In the meantime the gates of the Botanic Garden had been thrown open to the dense throng of the public which had been waiting outside. Shortly thereafter the King and rest of the company repaired to the open portico of the Hall, where speeches in all languages were delivered to the assembled crowds, first in front of the fine statue of Linnæus, which was crowned with laurel on the occasion, and afterwards from the broad staircase of the building, commanding a fine view of the dense crowd which filled the broad avenue leading to the Castle. Among the speakers were Chancellor Count Hamilton, Donders of Utrecht, Topelius the popular Scandinavian poet, and Professor Balfour. The speeches were varied with songs from the students, whose white caps filled the middle space of the avenue, and whose wild but well-ordered enthusiasm forms one of the pleasantest reminiscences of the festivities. As darkness set in the gardens were illuminated, and a little later there was a display of fireworks, some of the pieces being very fine, particularly one representing the new buildings of the University which are in contemplation. The festivities of the day ended with a torchlight procession of about 1000 students, who marched with their banners to the stirring music of the choir that led the procession on to the Castle, to pay their respects to the King.

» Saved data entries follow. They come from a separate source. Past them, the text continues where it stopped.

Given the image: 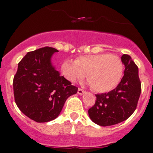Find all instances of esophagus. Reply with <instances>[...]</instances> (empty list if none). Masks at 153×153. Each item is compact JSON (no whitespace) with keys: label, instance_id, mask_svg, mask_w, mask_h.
<instances>
[{"label":"esophagus","instance_id":"1","mask_svg":"<svg viewBox=\"0 0 153 153\" xmlns=\"http://www.w3.org/2000/svg\"><path fill=\"white\" fill-rule=\"evenodd\" d=\"M77 93H78V94H79V95H83V93H85V91H84V90H82V89L79 88V89H78Z\"/></svg>","mask_w":153,"mask_h":153}]
</instances>
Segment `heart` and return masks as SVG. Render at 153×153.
<instances>
[{"label":"heart","mask_w":153,"mask_h":153,"mask_svg":"<svg viewBox=\"0 0 153 153\" xmlns=\"http://www.w3.org/2000/svg\"><path fill=\"white\" fill-rule=\"evenodd\" d=\"M123 70L121 59L109 53L83 55L75 61L64 60L61 65V73L67 80L76 83L86 75L91 88L98 93H107L116 88Z\"/></svg>","instance_id":"obj_1"}]
</instances>
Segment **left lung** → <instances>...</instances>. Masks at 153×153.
Instances as JSON below:
<instances>
[{
    "mask_svg": "<svg viewBox=\"0 0 153 153\" xmlns=\"http://www.w3.org/2000/svg\"><path fill=\"white\" fill-rule=\"evenodd\" d=\"M125 65L124 76L114 90L97 94L95 104L88 110L90 118L101 126L118 124L127 120L136 110L141 93L139 69L129 55L121 57Z\"/></svg>",
    "mask_w": 153,
    "mask_h": 153,
    "instance_id": "1",
    "label": "left lung"
}]
</instances>
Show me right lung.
<instances>
[{"label": "right lung", "instance_id": "1", "mask_svg": "<svg viewBox=\"0 0 153 153\" xmlns=\"http://www.w3.org/2000/svg\"><path fill=\"white\" fill-rule=\"evenodd\" d=\"M57 50L46 47L28 52L19 62L13 76L14 100L21 112L37 123L59 116L67 99L78 88L60 76L51 59Z\"/></svg>", "mask_w": 153, "mask_h": 153}]
</instances>
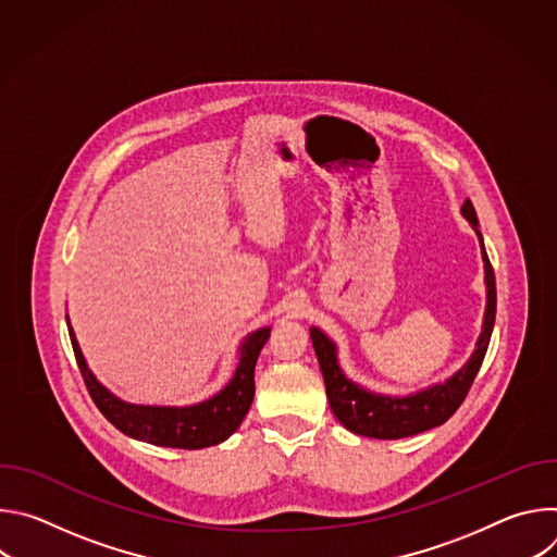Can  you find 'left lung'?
Returning a JSON list of instances; mask_svg holds the SVG:
<instances>
[{
	"instance_id": "8db88e82",
	"label": "left lung",
	"mask_w": 557,
	"mask_h": 557,
	"mask_svg": "<svg viewBox=\"0 0 557 557\" xmlns=\"http://www.w3.org/2000/svg\"><path fill=\"white\" fill-rule=\"evenodd\" d=\"M460 213L471 224L475 235H479L483 264H485L487 304H485V317H483V331L479 335V342H475L471 357L447 381L434 383L408 396L372 392L346 376L337 359L335 342L317 326L310 329L312 348L324 374L331 410L337 417V421L352 434L394 441V438L414 436L425 430L443 425L465 401L475 374H479L483 366V359L492 339L494 322H496V277L483 245V235L479 231V218H475L471 200L462 202Z\"/></svg>"
}]
</instances>
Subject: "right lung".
Instances as JSON below:
<instances>
[{
	"instance_id": "add662e5",
	"label": "right lung",
	"mask_w": 557,
	"mask_h": 557,
	"mask_svg": "<svg viewBox=\"0 0 557 557\" xmlns=\"http://www.w3.org/2000/svg\"><path fill=\"white\" fill-rule=\"evenodd\" d=\"M65 322L78 370H82L88 392L101 414L129 438L178 449H202L218 445L240 428L256 394V363L260 350L271 337V326H264L243 339L240 348H237L240 357H237L233 376L211 399L194 406H138L119 399L95 376L82 348H78L67 314Z\"/></svg>"
}]
</instances>
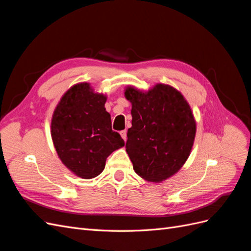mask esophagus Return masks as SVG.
Wrapping results in <instances>:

On the Friday the large hall of the Carolina Rediviva was

crowded by twelve o'clock with an audience of about 4000, for the concert given by the celebrated choir of the students. The membership of the choir is limited to 500, and as all in Sweden are taught music in the elementary and secondary schools, and as it is regarded an object of ambition to be admitted a member, there is no difficulty in maintaining the choir in a state of the highest efficiency. On this, as on other high occasions, old members wearing the little rosette of membership were permitted to join the choir. It is enough to say that the concert was a very fine one, and it may be added that a degree of excellence was achieved which no existing university choir could rival. The pieces selected for the concert were essentially Scandinavian, and were remarkable for the strong patriotism and inextinguishable love of freedom which breathed through them, and for a desire for union among the three Scandinavian nations. In the evening the town gave a ball, at which the King, Crown Prince, and suite, and about 7000 guests were present in the hall in the Botanic Garden- -a hall, by the way, which was levelled with the ground on the following day.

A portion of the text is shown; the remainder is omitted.